Chet turned, obscuring the reflection, pulled out a hand-rolled smoke, and set it between his lips.
“Miss Sumner says you shouldn’t smoke,” Natalie told him. “Says it gives you cancer. Says that’s science. She said that she read it in these books she has. She says—”
“I don’t want you to get cancer, grandpa!” Olivia shouted, over her sister. Chet plucked the cigarette from his mouth.
“It isn’t even tobacco,” he told them. He wished it were.
“Doesn’t matter,” Natalie replied, and left it at that.
Chet put the cigarette back, and closed the case.
“Well,” he declared, watching them eat, his own stomach empty. “I better get going. You girls enjoy your eggs. I’m gonna say good-bye to your ma.” They were too absorbed in their meal to acknowledge him, except Marybeth.

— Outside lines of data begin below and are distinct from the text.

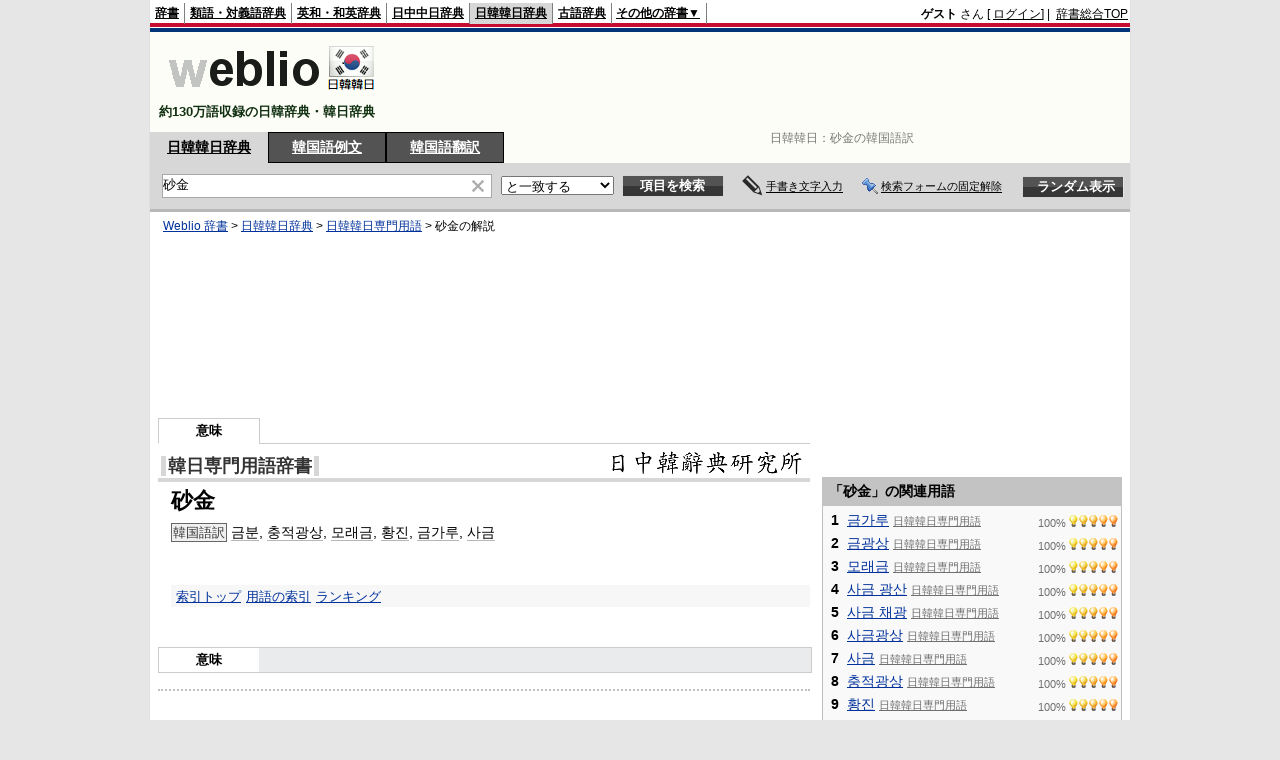

--- FILE ---
content_type: text/html; charset=utf-8
request_url: https://www.google.com/recaptcha/api2/aframe
body_size: 184
content:
<!DOCTYPE HTML><html><head><meta http-equiv="content-type" content="text/html; charset=UTF-8"></head><body><script nonce="QUC2k0f4q7pYZh-y0VViMQ">/** Anti-fraud and anti-abuse applications only. See google.com/recaptcha */ try{var clients={'sodar':'https://pagead2.googlesyndication.com/pagead/sodar?'};window.addEventListener("message",function(a){try{if(a.source===window.parent){var b=JSON.parse(a.data);var c=clients[b['id']];if(c){var d=document.createElement('img');d.src=c+b['params']+'&rc='+(localStorage.getItem("rc::a")?sessionStorage.getItem("rc::b"):"");window.document.body.appendChild(d);sessionStorage.setItem("rc::e",parseInt(sessionStorage.getItem("rc::e")||0)+1);localStorage.setItem("rc::h",'1769722716183');}}}catch(b){}});window.parent.postMessage("_grecaptcha_ready", "*");}catch(b){}</script></body></html>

“Pick me a wylrose?” She asked, egg on her chin, pouting. Chet smiled and gave her a wink.
He snuck away to the dark bedroom the girls shared, a figure lying covered in blankets. The oilskins secured over the window were not rolled up. The room smelled slightly, and he hated that he noticed.
“Suze, you awake?” he whispered, to no response save shallow breaths. The blankets over the prone form rose and fell weakly. He walked over and saw that she had covered her entire body in them, despite the heat. Chet pulled the top down slightly, and kissed her on the top of her bald, exposed head.
“Make sure you save some for your mother,” he told them on his way out the front door. He held his boots and scavving pack in one hand, his simple muzzle-loading rifle in the other. Chet closed the door behind, and stuck the mothsbane cigarette between his lips.
It was time to cross the bridge, to go back to the ruins across the river. Back to Old Nowell.